**RECORDS FOR THE TASK**

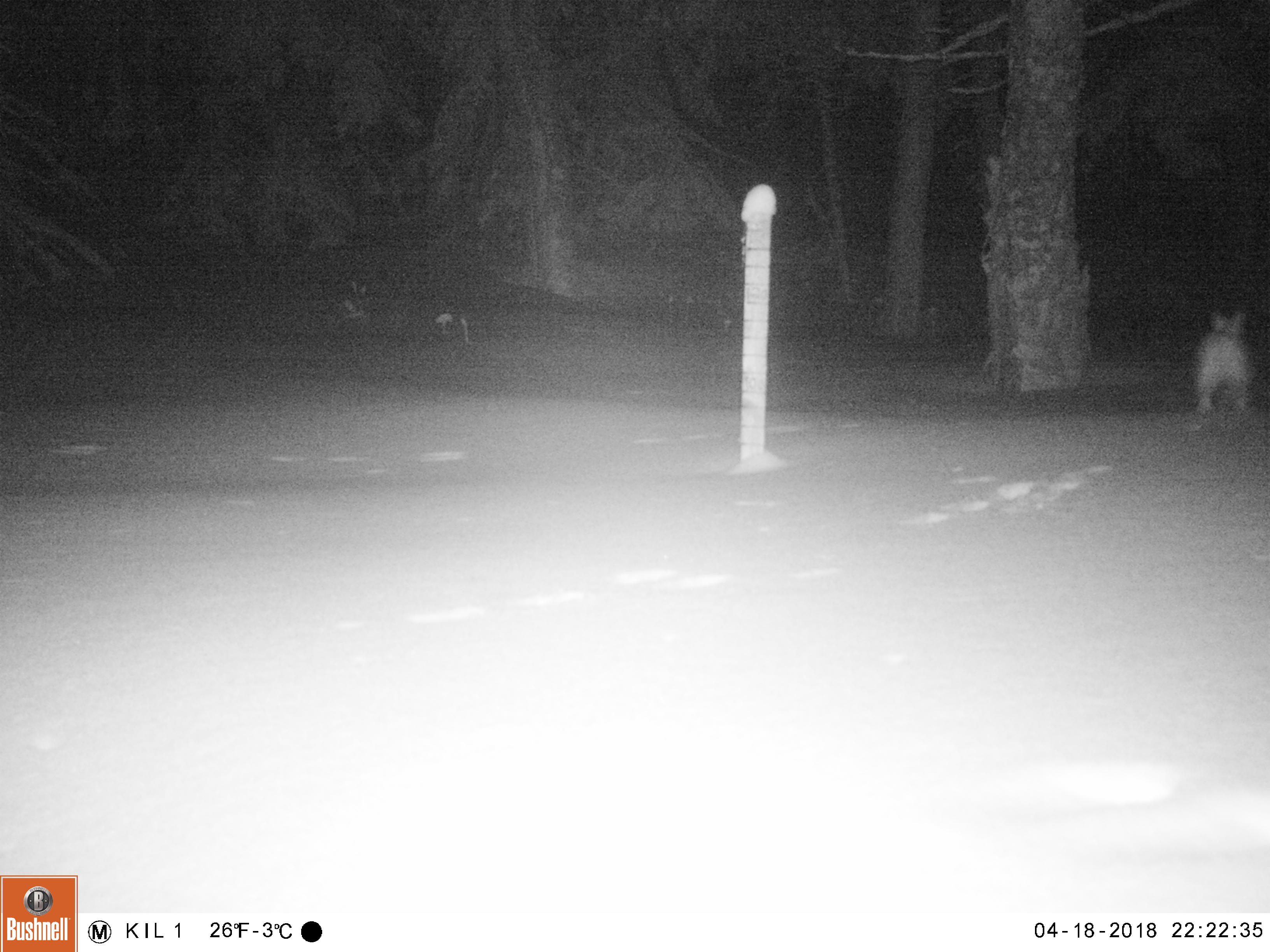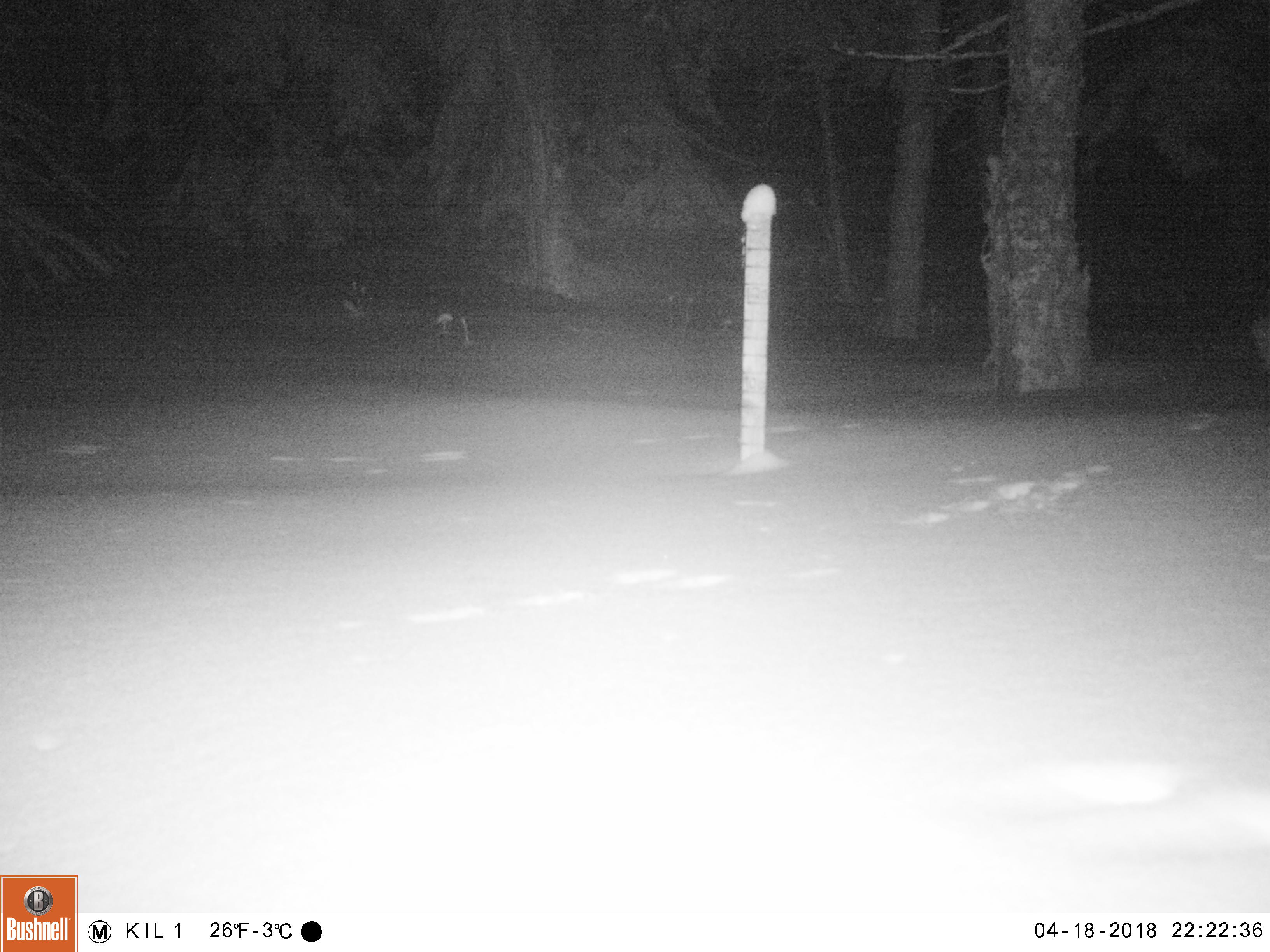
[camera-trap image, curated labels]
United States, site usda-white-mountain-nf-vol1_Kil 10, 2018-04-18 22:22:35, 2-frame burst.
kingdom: Animalia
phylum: Chordata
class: Mammalia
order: Lagomorpha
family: Leporidae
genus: Lepus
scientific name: Lepus americanus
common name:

**PROBLEM REQUIREMENTS**
The answer is the line with "United States, site" plus every line after it, printed exactly as they appear above.

**ANSWER FOR THIS EXERCISE**
United States, site usda-white-mountain-nf-vol1_Kil 10, 2018-04-18 22:22:35, 2-frame burst.
kingdom: Animalia
phylum: Chordata
class: Mammalia
order: Lagomorpha
family: Leporidae
genus: Lepus
scientific name: Lepus americanus
common name:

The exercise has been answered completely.